The suitcase CEO: extended Stay America has its headquarters in Charlotte, but how N.C. can the company be when Jim Donald lives in Washington state?

AuthorCampbell, Spencer
PositionCover story

Eighteen years ago, Jim Donald got his first shot at CEO when he became president and chairman of Pathmark Stores Inc., a 143-supermarket chain with $4.1 billion of annual sales. He had spent most of his career running grocery stores--known for his knack of pinpointing problems in them --so on his first day on the job he visited a few of Pathmark's near its Woodbridge, N.J., headquarters. He started at a Newark location at 1:30 a.m. "Welcome," a sign near the entrance read. "We're glad you're here." The razor-wire fencing said otherwise. Inside, an employee was stocking cereal. Donald, often described as charming and personable, asked how he was doing. "What the eff is it to you?" came the reply.

"It was really messed up," Donald says of Pathmark. Nearly a decade earlier, a $1.8 billion leveraged buyout had thwarted a hostile takeover but left the company with debilitating debt. The novice chief executive faced dwindling market share, neglected stores with leaky roofs and embittered employees. Frank Vitrano, then the chain's vice president and treasurer, recalls the first meeting Donald held. "I think his opening slide was "We're a sick, sick company/" His remedy: grow sales, increase margins, cut costs and get better returns on capital. Nothing revolutionary, Vitrano admits. Donald also launched GREAT --an acronym, but Vitrano can't remember for what--Service, a customer-relations program. "Initially, you'd look at this, and you'd say, 'Is this almost too folksy?' But Jim had a way at continuing to reiterate it and continuing to drive home the message."

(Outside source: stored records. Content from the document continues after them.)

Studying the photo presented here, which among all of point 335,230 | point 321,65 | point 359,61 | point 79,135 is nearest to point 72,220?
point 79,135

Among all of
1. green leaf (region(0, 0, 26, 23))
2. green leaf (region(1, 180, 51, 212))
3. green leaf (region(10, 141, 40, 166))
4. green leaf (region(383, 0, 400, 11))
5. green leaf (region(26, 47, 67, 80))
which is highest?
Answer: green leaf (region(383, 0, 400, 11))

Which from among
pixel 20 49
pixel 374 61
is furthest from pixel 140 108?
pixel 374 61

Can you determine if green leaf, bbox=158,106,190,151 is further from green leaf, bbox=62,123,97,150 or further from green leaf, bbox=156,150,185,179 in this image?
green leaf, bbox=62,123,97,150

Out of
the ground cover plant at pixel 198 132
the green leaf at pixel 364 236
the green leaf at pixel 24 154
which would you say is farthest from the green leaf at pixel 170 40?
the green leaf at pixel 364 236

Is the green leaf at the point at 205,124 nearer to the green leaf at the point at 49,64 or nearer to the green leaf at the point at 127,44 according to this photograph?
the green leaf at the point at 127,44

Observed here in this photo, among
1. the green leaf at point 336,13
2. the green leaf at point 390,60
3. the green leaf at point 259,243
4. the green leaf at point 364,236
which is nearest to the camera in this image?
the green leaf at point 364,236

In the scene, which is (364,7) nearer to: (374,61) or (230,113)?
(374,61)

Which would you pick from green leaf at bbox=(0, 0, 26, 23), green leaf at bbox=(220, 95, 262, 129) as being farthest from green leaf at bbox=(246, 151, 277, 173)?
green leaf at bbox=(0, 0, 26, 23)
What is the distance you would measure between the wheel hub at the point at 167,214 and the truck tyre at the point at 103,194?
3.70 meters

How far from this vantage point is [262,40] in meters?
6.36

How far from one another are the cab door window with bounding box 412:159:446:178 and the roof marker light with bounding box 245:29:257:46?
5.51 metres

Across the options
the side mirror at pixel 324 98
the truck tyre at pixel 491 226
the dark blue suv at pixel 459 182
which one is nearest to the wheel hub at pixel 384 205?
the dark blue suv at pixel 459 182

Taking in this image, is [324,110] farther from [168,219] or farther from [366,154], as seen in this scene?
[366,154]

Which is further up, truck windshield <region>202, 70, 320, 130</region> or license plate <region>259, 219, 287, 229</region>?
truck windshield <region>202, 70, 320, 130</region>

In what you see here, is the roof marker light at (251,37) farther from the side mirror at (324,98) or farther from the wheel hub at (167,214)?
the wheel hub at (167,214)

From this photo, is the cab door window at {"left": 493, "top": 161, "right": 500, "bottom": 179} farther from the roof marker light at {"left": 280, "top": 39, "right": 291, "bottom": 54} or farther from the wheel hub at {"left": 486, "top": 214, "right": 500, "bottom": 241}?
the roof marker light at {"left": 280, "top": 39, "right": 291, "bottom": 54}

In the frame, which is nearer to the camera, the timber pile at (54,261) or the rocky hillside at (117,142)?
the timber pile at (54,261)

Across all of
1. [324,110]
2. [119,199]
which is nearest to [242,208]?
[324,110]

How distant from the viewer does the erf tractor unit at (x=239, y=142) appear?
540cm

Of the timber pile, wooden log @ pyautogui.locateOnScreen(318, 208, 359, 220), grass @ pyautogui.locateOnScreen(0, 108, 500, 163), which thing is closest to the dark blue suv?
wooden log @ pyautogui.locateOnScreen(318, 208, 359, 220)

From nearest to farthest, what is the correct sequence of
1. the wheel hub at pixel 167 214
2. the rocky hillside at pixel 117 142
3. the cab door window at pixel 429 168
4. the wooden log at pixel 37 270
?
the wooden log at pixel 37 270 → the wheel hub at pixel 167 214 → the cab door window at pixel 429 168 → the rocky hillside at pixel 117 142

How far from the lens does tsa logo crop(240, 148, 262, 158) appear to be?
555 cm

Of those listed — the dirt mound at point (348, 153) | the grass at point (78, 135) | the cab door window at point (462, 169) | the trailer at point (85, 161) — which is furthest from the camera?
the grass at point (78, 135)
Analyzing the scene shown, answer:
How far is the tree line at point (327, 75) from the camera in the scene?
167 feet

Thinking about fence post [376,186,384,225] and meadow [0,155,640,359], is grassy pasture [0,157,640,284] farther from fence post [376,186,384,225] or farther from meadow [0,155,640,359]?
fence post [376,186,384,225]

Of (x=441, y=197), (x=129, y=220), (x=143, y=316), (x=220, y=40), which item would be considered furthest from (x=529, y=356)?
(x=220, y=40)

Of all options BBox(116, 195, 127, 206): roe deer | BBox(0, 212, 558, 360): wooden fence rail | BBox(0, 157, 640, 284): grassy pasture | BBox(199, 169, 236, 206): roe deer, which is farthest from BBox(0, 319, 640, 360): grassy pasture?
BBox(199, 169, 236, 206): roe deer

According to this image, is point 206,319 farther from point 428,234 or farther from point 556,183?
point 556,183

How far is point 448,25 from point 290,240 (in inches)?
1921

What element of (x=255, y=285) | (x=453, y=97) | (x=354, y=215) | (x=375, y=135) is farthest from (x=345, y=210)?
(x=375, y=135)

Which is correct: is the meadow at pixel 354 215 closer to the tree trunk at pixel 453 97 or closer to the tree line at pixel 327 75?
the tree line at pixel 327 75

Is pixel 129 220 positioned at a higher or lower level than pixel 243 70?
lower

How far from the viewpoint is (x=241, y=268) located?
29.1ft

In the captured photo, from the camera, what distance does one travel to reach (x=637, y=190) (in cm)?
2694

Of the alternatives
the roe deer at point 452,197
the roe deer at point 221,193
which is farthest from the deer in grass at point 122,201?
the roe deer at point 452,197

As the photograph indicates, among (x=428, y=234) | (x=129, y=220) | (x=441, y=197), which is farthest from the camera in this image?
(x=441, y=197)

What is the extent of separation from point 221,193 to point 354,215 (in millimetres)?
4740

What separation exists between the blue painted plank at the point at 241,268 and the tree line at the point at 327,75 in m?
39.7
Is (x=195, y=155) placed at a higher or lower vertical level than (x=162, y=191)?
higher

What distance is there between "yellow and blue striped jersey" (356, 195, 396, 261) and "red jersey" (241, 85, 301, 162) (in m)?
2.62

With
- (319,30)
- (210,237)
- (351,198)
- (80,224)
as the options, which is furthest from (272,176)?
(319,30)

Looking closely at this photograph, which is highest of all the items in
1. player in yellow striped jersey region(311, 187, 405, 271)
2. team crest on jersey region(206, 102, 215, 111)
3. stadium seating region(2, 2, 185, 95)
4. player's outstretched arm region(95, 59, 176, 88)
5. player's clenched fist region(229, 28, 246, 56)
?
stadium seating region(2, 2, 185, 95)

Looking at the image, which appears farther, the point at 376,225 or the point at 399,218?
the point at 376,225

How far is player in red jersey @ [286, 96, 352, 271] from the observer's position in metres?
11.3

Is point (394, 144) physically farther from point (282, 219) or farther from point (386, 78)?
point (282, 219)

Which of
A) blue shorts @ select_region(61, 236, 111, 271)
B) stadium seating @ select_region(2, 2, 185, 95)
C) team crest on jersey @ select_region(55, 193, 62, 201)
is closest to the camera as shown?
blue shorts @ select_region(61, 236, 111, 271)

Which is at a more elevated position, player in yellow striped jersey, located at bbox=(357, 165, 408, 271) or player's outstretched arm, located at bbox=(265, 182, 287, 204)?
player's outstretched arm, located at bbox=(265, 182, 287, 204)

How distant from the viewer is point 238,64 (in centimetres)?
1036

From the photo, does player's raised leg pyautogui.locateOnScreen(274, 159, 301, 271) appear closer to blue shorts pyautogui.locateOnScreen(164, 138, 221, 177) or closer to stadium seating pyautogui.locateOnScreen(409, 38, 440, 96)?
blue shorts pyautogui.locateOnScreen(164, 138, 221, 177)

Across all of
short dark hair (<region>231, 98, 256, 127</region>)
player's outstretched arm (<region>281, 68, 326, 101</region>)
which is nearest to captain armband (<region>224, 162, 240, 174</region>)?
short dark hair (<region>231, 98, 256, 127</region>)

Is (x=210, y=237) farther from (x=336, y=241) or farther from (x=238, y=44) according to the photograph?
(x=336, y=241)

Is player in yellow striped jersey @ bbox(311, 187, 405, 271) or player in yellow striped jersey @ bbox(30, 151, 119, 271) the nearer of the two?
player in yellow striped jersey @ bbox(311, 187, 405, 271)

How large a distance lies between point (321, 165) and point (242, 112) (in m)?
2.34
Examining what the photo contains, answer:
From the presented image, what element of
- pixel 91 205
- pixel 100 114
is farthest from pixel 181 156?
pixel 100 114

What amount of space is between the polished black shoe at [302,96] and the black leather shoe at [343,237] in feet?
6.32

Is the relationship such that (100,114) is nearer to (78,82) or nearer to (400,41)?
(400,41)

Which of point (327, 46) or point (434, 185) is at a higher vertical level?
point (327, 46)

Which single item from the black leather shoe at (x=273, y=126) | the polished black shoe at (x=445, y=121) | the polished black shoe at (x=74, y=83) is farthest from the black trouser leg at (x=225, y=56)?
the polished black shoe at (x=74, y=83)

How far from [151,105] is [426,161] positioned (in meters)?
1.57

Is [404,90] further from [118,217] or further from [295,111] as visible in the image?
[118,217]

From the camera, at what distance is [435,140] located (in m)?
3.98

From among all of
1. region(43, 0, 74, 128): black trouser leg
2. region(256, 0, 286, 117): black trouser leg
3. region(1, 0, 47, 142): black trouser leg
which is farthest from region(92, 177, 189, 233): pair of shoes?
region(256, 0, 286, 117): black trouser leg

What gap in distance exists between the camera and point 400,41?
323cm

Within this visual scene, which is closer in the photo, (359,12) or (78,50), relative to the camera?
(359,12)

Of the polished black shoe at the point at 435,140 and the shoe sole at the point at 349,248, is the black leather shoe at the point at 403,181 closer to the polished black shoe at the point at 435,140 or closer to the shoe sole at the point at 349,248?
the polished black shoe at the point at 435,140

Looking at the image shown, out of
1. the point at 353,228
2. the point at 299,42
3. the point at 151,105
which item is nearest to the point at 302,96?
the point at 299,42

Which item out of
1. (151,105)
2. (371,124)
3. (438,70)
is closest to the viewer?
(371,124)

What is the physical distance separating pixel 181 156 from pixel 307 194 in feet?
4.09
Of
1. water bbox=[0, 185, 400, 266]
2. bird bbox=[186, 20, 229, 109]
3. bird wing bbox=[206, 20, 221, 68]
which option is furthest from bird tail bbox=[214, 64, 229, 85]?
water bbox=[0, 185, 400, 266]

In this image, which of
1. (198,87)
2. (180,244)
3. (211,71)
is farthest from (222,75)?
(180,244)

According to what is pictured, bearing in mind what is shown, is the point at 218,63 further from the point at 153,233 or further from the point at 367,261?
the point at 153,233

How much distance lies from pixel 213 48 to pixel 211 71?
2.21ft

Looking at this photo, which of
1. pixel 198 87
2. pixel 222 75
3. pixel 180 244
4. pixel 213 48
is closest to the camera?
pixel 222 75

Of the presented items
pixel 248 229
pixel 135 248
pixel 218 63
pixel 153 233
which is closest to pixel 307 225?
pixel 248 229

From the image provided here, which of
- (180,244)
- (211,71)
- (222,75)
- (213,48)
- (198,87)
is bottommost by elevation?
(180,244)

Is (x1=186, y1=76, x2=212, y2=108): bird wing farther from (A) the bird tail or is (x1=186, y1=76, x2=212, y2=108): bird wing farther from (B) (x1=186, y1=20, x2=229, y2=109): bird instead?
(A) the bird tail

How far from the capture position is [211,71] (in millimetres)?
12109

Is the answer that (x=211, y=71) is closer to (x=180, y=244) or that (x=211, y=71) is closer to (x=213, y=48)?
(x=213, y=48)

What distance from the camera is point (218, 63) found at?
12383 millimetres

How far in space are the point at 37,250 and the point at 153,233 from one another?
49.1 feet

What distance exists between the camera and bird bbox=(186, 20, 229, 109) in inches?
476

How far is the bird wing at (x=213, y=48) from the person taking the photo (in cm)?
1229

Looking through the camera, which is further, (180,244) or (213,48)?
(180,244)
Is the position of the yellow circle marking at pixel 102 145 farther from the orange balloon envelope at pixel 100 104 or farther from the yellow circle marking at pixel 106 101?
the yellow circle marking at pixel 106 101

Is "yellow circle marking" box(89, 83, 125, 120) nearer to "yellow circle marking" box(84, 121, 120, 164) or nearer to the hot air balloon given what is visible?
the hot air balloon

During his third month, Donald took his carousel of slides to the company's largest creditors. Three months passed. No help came. So he arranged a breakfast meeting of top vendors, creditors and management at the Newark Hilton. "Good morning," he told the nearly 2,000 people there. "I have bad news today." Pulling on a pair of gloves, he yanked the lid off a box and removed an enormous, dead fish. "We are the salmon swimming upstream in the final days of its life." Competitors, holding in the current, were laughing at Pathmark's upstream struggle. Bankers were bears ready to pounce. "We're that salmon, and we're in the lake, and we're dead. I need your help." He thanked the audience and walked off the stage.

"It was well-received," says Vitrano, who became chief financial officer in 1998 and is now CFO of Camp Hill, Pa.-based Rite Aid Corp. "He just has a way about himself of being able to get the message across. And the fish story was pretty good. From an investor's standpoint, from a banker's standpoint, they're looking for what's new, what's going to change, what's exciting, what's creative, and clearly they saw that in Jim."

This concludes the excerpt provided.